Why didn’t they find out who did it? I asked. They could have hit anyone. Even a baby.

They weren’t thinking about that, Mom said. They were sending the message that this is what happens if someone hurts our family.

I shook my head, furious, bothered. My mother and aunt spoke with disapproving low voices, almost whispers, shaking their heads with shame. But they were also secretly proud, I sensed.

When I got jumped into a Latino gang, my mother and her sister and their brothers may have been disappointed in me. But on a trip I took back to Manila, my grandmother’s brother Eduardo took one look at me-the broad muscles, the weight-lifter’s shoulders, the tattoos covering my arms and back-and he nodded in approval.

You are a true Laurel, he said.

That night, we got shitfaced on San Miguel gin.

In my church we have an inscription that indicates the bread and wine are not His body and blood, but only symbols, remembrances of the Father. But I have a secret heresy. When I eat from the loaf, when I sip from the cup, I feel in my heart His presence and know I have consumed real flesh and real bodily fluid that is absorbed by my body. It is the Philippine Catholic inside me. I have other secret idolatries. There is a tattoo of the Virgin Mary on my back, from the base of my neck down to the crest of my buttocks; her shoulders spread across my shoulder blades, her feet step on the serpent coiled at my hips. All the other tattoos my congregation knew about, and I removed them by laser-across my arms and shoulders, my neck, my chest. When we went out to the frigid stream for full immersion, I kept two layers of undershirt on so they would not see the Holy Mother beneath.

They would not understand. But about some things I cannot let go.

I took Veronica to my church once. She hadn’t been to Mass in years. She said the rituals were meaningless, rote, hierarchical. I wanted to expose the unborn baby to Jesus, and thought our more spirited evangelical service might rekindle the piety of her childhood. But she looked surprised at the Spartan worship space and asked where the altar was. She puzzled at the aluminum chairs we had instead of pews, scanned the floor for kneelers.
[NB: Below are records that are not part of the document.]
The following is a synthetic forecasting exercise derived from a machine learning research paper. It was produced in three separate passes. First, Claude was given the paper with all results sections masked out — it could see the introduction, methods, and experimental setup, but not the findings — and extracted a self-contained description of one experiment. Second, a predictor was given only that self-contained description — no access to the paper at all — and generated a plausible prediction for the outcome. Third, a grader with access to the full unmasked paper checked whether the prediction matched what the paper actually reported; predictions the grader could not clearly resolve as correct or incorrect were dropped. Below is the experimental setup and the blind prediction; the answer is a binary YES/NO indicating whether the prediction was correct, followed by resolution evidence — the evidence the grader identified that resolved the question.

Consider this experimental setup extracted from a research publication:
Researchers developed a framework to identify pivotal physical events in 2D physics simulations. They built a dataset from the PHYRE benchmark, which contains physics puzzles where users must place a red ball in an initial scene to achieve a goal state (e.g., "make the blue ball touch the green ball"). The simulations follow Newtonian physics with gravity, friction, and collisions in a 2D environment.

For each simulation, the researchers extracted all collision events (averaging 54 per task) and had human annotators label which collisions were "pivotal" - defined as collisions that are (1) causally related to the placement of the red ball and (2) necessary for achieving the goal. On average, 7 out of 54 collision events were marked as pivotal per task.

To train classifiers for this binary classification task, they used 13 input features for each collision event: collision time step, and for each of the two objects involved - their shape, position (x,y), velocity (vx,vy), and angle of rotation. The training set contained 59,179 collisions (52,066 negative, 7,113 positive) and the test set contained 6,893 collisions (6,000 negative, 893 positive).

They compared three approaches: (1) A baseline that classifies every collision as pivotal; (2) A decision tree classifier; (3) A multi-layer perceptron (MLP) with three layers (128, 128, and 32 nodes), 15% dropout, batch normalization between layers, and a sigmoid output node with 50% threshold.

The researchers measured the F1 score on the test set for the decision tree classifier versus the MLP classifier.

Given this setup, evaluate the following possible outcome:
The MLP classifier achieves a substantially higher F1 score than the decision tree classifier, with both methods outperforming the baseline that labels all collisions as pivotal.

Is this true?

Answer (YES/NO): NO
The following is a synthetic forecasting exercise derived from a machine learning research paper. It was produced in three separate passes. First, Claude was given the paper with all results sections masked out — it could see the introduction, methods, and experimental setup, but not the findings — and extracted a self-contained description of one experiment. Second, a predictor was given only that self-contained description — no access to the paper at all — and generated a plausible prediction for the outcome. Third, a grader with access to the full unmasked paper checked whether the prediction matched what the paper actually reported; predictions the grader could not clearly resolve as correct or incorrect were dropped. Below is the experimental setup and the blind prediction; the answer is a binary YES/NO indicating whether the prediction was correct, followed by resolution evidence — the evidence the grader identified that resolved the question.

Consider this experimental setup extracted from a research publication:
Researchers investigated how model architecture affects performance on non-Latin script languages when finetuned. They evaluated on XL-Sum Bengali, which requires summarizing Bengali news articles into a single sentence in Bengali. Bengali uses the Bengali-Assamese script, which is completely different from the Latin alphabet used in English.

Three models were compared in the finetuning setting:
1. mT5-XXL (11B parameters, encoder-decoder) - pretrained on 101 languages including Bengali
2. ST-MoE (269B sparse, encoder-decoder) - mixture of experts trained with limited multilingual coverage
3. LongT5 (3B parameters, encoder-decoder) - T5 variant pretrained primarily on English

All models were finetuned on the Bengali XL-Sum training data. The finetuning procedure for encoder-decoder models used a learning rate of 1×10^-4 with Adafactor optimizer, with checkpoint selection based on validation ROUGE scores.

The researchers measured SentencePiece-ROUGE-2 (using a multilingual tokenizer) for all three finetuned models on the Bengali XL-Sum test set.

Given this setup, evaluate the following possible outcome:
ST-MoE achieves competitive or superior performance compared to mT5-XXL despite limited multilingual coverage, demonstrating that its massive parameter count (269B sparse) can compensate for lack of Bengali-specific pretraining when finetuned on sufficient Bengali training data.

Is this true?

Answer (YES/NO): NO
When the Christian rock band played and the clapping started, she moved and swayed, even smiled. Her eyes teared during the witnessing, as a man read a letter from an eleven-year-old boy who had written an autobiographical story about hearing his alcoholic father beating his mother through the bedroom wall, then confessed that this boy was his own son. A feeling passed through the crowd like a cool insuck of breath through our bodies. Veronica looked around with surprise.

She seemed impressed when I showed her the boys’ club facility and explained our drug rehab programs and outreach ministries.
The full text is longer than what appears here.